Además de los trámites burocráticos -reportar el cambio de domicilio, solicitar el estatus de residente, pedir ciudadanía, asilo, o permiso de trabajo-, migrar representa un choque directo con el modus operandi que ha adoptado un individuo a lo largo de los años. Adaptarse a una nueva cultura llega a atravesar el sentido de identidad cultural y personal de quienes lo “padecen”. Estos “shocks” van por escalas, desde los más pequeños que van desde maneras en que se dicen las cosas (coche en vez de carro, móvil en vez de celular o teléfono) hasta el horario de las comidas, la actitud con que se interactúa con el entorno (sentirse seguro al utilizar el celular mientras caminas en la calle) y hasta la manera de abordar la realidad y las interacciones sociales diarias. De cualquier manera, los procesos de desarraigo y adaptación representan pequeños traumas que terminan moldeando la identidad. Claro, cada persona tiene su manera de interactuar con una cultura nueva, y rara vez se puede llegar a saber de qué forma ha afrontado su proceso de migración y hasta qué nivel es consciente de eso. En el caso de la literatura nos encontramos delante de una fuente exquisita y cercana donde, consciente e inconscientemente, los procesos de migración de los autores dejan una estela de ese trastorno cultural al que se han sometido, siendo esta una de las razones por la que nos interesan tanto quienes escriben desde la distancia.
Podemos encontrar ejemplos de esto en la obra de tantísimos autores y con varias décadas de separación. La idea de este artículo es revisar tres ejemplos en donde los procesos de migración de los autores demuestran ser relevantes para su producción literaria y de qué manera.

######

■ Enunciado de la tarea ■
Prosigue, por favor, con el texto sobre la migración y la literatura a partir de su última oración.

■ Datos almacenados ■
######

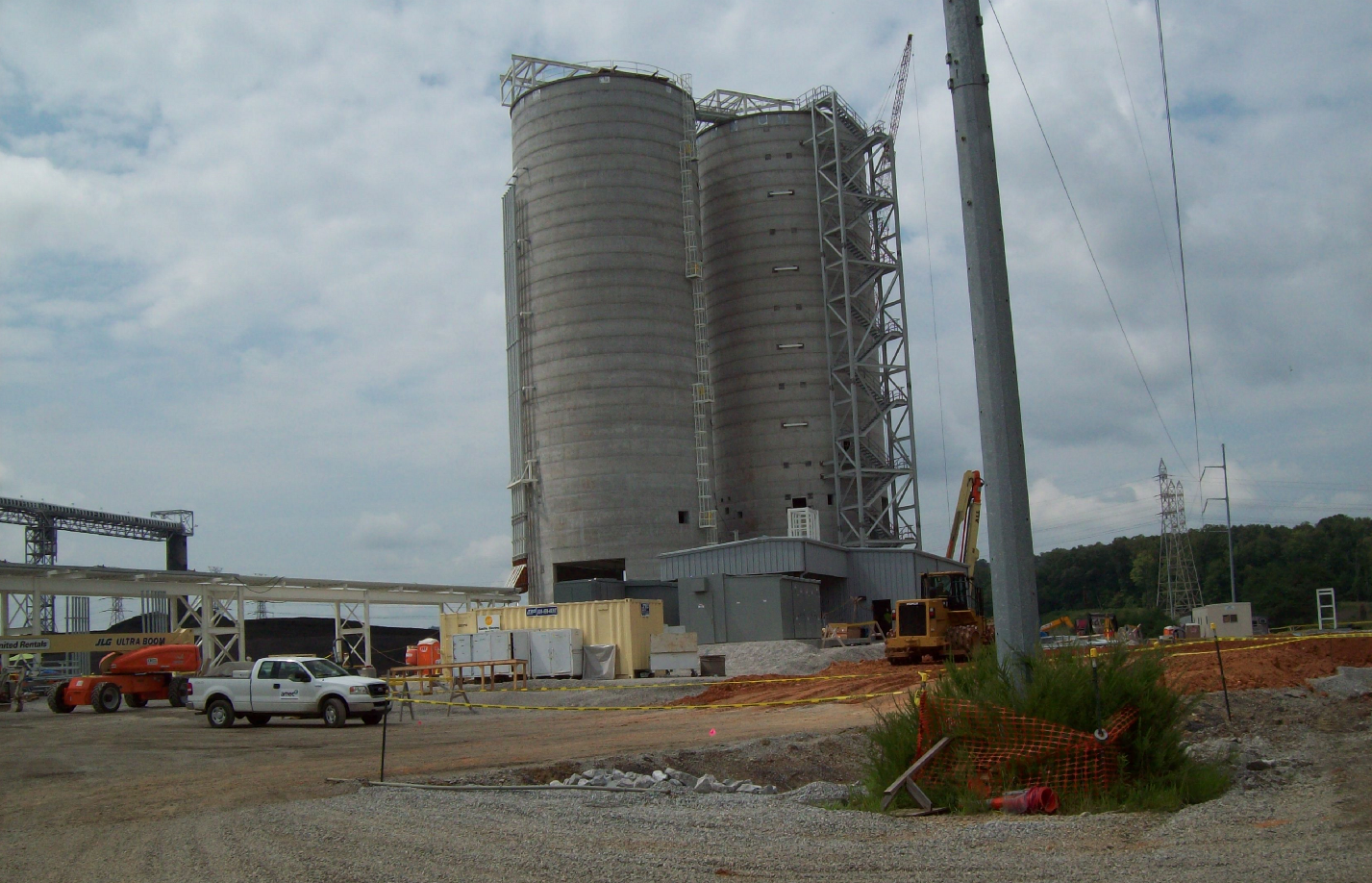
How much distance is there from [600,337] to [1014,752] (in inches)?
2204

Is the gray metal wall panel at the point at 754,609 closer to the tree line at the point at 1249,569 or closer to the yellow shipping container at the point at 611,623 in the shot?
the yellow shipping container at the point at 611,623

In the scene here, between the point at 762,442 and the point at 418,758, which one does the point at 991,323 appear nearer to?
the point at 418,758

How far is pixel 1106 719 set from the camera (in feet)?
37.2

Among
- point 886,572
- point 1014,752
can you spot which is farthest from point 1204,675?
point 886,572

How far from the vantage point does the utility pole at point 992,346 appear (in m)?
12.0

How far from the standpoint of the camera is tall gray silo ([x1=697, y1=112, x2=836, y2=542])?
243ft

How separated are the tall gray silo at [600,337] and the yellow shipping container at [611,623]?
20156mm

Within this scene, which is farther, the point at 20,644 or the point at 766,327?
the point at 766,327

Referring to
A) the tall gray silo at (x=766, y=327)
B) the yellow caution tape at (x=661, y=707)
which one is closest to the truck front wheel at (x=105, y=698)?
the yellow caution tape at (x=661, y=707)

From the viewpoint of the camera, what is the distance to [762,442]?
245ft

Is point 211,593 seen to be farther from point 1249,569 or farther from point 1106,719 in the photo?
point 1249,569

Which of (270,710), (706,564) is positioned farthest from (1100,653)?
(706,564)

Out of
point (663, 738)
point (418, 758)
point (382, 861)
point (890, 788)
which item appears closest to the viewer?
point (382, 861)

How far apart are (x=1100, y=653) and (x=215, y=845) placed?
9.10 meters
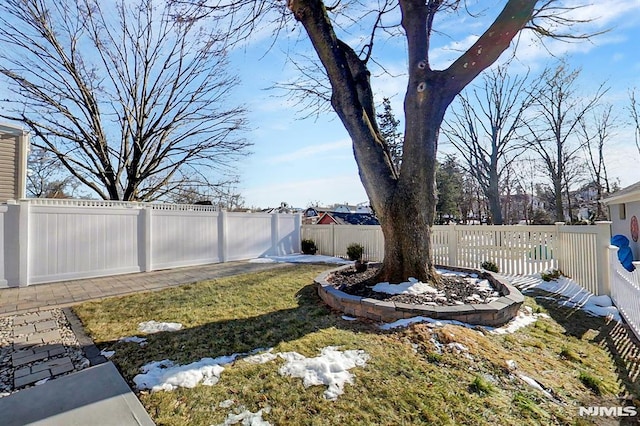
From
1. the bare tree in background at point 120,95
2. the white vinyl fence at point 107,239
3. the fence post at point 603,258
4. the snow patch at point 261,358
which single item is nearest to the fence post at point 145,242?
the white vinyl fence at point 107,239

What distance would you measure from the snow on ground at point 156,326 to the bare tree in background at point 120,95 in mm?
8138

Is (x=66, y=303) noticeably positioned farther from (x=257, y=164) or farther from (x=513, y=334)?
(x=257, y=164)

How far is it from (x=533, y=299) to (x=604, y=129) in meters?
21.4

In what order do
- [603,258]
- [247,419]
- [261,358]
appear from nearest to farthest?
1. [247,419]
2. [261,358]
3. [603,258]

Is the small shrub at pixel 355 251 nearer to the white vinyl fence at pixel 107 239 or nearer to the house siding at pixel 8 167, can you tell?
the white vinyl fence at pixel 107 239

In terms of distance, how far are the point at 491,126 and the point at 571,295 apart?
1563 cm

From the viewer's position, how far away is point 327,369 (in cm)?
Answer: 246

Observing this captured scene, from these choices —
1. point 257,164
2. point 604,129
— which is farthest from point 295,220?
point 604,129

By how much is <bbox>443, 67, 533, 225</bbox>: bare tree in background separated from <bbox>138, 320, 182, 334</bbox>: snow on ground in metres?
17.6

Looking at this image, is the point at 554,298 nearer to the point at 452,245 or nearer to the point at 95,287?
the point at 452,245

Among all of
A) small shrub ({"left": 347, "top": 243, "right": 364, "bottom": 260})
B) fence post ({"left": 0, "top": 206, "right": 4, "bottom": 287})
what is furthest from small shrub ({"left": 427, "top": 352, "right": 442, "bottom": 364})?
fence post ({"left": 0, "top": 206, "right": 4, "bottom": 287})

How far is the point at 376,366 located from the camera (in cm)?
253

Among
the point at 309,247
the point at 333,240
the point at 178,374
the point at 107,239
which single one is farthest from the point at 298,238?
the point at 178,374

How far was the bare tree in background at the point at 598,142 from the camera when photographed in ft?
61.0
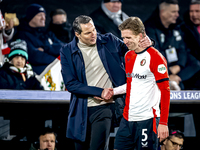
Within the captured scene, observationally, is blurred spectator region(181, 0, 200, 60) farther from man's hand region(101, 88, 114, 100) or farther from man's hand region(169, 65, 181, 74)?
man's hand region(101, 88, 114, 100)

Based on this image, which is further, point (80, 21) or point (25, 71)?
point (25, 71)

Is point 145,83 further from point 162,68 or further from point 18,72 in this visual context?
point 18,72

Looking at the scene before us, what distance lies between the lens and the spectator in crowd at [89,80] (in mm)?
2541

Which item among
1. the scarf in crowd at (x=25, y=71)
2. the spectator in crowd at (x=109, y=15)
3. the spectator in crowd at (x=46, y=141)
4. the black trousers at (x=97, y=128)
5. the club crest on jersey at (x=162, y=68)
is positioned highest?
the spectator in crowd at (x=109, y=15)

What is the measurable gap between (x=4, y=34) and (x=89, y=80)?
108 inches

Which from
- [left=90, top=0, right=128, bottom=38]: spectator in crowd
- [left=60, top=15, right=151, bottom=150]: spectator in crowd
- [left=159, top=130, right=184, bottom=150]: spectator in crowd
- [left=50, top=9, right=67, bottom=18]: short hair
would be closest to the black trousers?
[left=60, top=15, right=151, bottom=150]: spectator in crowd

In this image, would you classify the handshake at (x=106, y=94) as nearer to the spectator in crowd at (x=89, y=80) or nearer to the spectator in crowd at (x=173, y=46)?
the spectator in crowd at (x=89, y=80)

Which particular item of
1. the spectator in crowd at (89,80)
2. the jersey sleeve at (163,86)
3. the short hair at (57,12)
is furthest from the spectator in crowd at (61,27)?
the jersey sleeve at (163,86)

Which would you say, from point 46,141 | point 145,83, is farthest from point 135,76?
point 46,141

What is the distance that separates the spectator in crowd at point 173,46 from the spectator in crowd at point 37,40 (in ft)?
5.84

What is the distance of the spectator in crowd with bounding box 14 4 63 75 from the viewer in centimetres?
480

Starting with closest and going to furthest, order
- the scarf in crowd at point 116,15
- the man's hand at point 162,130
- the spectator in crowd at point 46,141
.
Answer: the man's hand at point 162,130 < the spectator in crowd at point 46,141 < the scarf in crowd at point 116,15

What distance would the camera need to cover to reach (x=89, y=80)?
103 inches

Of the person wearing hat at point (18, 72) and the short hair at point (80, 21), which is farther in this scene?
the person wearing hat at point (18, 72)
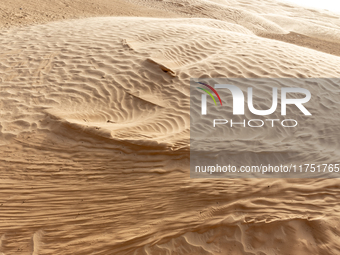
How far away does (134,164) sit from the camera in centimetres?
405

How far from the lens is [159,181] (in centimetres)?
388

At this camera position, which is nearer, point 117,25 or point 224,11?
point 117,25

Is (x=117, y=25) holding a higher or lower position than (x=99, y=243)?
higher

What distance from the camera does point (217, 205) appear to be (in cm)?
363

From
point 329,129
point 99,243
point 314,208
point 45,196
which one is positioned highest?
point 329,129

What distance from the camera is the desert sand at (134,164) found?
340 cm

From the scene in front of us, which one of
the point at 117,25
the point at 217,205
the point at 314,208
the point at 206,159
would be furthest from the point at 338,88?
the point at 117,25

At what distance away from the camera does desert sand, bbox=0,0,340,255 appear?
340 cm

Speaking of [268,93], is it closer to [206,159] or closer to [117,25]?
[206,159]

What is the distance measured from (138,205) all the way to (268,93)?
3.36m

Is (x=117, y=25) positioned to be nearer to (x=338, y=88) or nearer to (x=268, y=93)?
(x=268, y=93)

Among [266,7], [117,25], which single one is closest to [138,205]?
[117,25]

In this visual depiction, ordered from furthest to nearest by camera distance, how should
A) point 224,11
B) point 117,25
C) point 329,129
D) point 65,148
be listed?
point 224,11 < point 117,25 < point 329,129 < point 65,148

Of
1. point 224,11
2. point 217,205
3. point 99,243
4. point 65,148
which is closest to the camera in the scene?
point 99,243
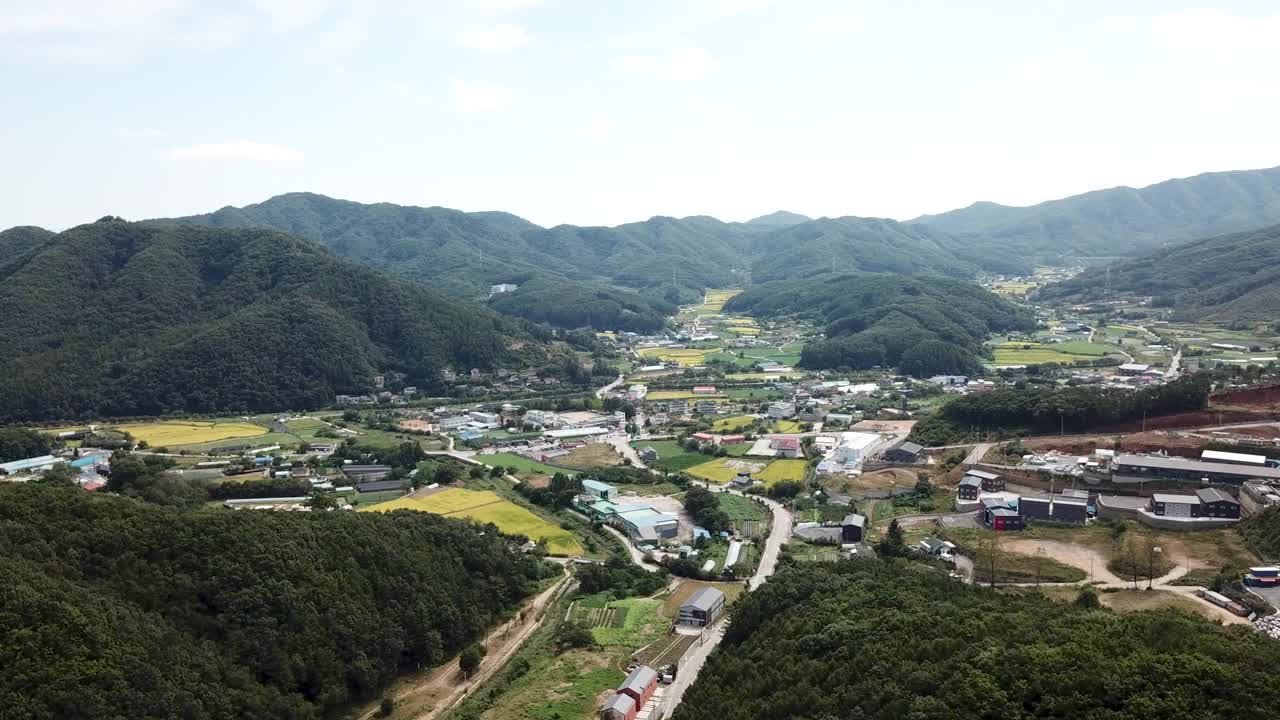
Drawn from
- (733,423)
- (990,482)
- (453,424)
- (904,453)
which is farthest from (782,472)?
(453,424)

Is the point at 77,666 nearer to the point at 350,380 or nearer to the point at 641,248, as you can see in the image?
the point at 350,380

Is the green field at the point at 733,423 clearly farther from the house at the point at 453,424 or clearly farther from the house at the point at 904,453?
the house at the point at 453,424

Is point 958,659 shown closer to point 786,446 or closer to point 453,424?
point 786,446

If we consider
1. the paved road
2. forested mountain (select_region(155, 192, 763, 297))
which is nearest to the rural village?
the paved road

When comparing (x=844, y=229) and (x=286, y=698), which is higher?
(x=844, y=229)

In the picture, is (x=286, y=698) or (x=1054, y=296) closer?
(x=286, y=698)

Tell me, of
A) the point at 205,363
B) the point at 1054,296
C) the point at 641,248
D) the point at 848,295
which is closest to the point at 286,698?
the point at 205,363

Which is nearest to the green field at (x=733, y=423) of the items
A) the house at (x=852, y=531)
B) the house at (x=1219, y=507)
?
the house at (x=852, y=531)
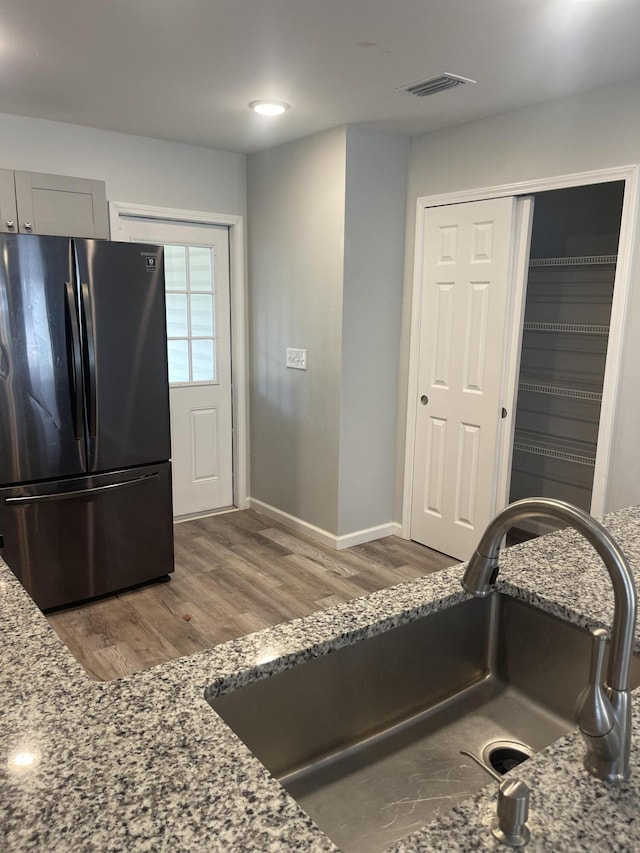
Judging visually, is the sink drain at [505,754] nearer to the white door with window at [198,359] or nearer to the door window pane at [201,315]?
the white door with window at [198,359]

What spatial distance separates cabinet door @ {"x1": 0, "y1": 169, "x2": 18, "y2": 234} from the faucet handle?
325 centimetres

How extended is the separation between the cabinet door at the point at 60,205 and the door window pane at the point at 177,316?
30.5 inches

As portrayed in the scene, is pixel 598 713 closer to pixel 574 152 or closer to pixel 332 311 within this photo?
pixel 574 152

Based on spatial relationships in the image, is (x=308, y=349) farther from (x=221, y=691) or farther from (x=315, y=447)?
(x=221, y=691)

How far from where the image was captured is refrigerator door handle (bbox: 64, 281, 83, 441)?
2912 mm

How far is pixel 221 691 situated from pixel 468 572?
0.44 meters

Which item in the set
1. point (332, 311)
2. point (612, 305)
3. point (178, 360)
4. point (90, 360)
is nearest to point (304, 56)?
point (332, 311)

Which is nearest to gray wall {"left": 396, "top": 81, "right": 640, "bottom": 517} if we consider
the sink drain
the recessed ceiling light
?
the recessed ceiling light

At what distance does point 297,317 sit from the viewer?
403 cm

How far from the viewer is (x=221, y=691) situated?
3.34 feet

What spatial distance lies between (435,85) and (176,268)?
2098 mm

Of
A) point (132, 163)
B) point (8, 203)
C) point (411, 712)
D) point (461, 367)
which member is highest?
point (132, 163)

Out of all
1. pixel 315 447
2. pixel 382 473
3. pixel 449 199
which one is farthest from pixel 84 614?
pixel 449 199

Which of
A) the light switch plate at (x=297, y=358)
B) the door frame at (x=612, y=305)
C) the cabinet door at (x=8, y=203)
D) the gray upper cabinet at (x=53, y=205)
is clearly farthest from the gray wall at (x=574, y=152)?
the cabinet door at (x=8, y=203)
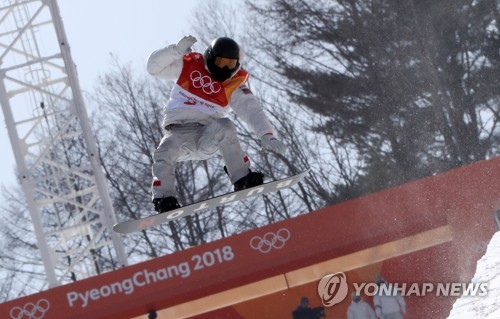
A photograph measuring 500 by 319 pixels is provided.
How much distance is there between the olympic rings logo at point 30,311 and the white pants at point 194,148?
3.96m

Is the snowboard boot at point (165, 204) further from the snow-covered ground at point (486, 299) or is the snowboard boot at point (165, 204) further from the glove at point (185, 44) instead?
the snow-covered ground at point (486, 299)

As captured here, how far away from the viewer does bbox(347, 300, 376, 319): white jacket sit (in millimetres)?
13789

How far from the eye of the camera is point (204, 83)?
34.1ft

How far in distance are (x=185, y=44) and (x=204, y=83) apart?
0.45 m

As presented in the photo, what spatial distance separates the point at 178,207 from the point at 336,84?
1564 cm

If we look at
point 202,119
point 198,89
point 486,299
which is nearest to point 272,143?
point 202,119

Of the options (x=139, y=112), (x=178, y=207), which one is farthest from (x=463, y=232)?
(x=139, y=112)

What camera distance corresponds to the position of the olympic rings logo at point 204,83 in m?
10.4

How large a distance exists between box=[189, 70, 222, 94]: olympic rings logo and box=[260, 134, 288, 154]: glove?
56cm

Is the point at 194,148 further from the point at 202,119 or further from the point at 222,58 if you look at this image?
the point at 222,58

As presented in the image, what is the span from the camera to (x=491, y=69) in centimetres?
2500

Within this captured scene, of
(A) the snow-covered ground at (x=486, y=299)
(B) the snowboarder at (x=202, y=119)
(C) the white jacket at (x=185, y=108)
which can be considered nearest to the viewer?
(A) the snow-covered ground at (x=486, y=299)

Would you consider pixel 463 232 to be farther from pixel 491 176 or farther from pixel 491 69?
pixel 491 69

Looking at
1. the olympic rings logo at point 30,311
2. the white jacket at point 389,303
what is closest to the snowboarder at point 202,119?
the white jacket at point 389,303
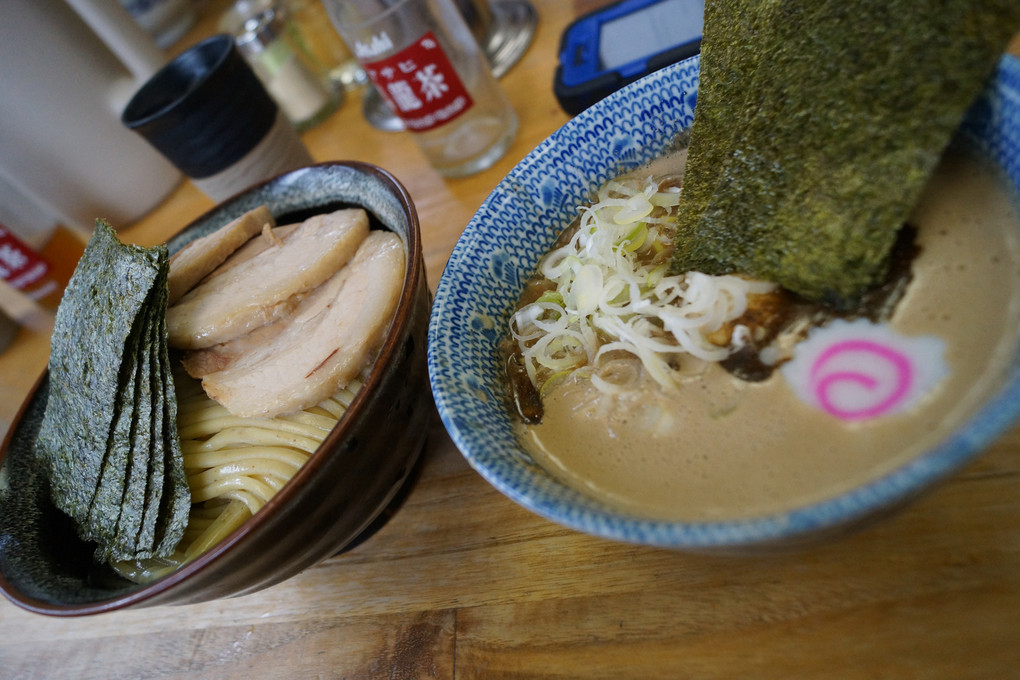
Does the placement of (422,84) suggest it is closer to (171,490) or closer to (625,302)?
(625,302)

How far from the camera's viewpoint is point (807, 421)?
2.57ft

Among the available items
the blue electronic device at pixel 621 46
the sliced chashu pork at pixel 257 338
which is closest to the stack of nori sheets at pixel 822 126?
the blue electronic device at pixel 621 46

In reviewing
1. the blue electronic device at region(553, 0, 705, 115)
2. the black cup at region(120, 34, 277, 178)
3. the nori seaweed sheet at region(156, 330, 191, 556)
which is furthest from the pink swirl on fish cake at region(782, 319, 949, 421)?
the black cup at region(120, 34, 277, 178)

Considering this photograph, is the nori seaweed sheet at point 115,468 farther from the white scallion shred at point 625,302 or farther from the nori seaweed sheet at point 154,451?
the white scallion shred at point 625,302

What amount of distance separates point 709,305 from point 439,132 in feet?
3.62

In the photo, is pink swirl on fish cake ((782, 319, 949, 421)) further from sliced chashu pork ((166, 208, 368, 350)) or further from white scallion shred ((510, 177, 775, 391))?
sliced chashu pork ((166, 208, 368, 350))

######

■ Respuesta esperada ■
Siguiendo con la idea de la escala, quiero empezar con detalles aparentemente sencillos, como lo es la forma de hablar. La novela Madre mía de la autora argentina Florencia del Campo, radicada en España desde el 2012, tiene un discurso narrativo que se divide en dos voces: la de la protagonista, una chica argentina de casi treinta años que busca su libertad personal lejos de casa que conduce la narración, y otra que es una voz interior, una especie de consciencia maternal que comenta, entre otras cosas, la manera en que la protagonista empieza a cambiar su forma de hablar.
“¿Te pusiste melancólica? No, me he puesto boluda. Boluda y triste. Te falta ponerte a tocar el arpa… Estaba hablando de cine, no de muerte. Nada de arpas. Boluda de triste trompeta, en tal caso. Bueno, por lo menos no dices “gilipollas”. ¡Bravo! ¡¿Dices?! Sí, ¿cuál es el problema de que diga “dices”? Que pensé que eras mi madre y te burlabas del español peninsular. Te equivocaste”.
Fragmento de la novela Madre Mía de Florencia del Campo (Caballo de Troya 2017).
Esta historia cuenta la experiencia de viajar por el mundo al mismo tiempo que se lidia con una madre, con quien ha tenido una relación complicada desde joven, que recién ha sido diagnosticada con cáncer. En este fragmento puntualmente vemos que la misma voz narrativa se reprocha a sí misma (pensando que su consciencia es la voz de su madre) la forma en que habla ahora, con estos modos de decir las cosas en un “español peninsular” en vez de un español argentino: en Argentina se diría “decís” en vez “dices”. Bien podría esto ser un detalle nimio de textura, pero en realidad, mientras se avanza en la lectura, se puede ver cómo este detalle suma a ese sentimiento de extranjeridad familiar que se crea cuando cada uno empieza a crecer lejos del sitio (y las personas) de origen:
“Yo volviéndome del extranjero para cuidarte. ¡Qué sensación más centrípeta! Como una hormiga aventurera que se trepa a la concha de un caracol y recorre el dibujo, la grieta, hasta el centro, y cuando decide salir, ve que está atrapada…”.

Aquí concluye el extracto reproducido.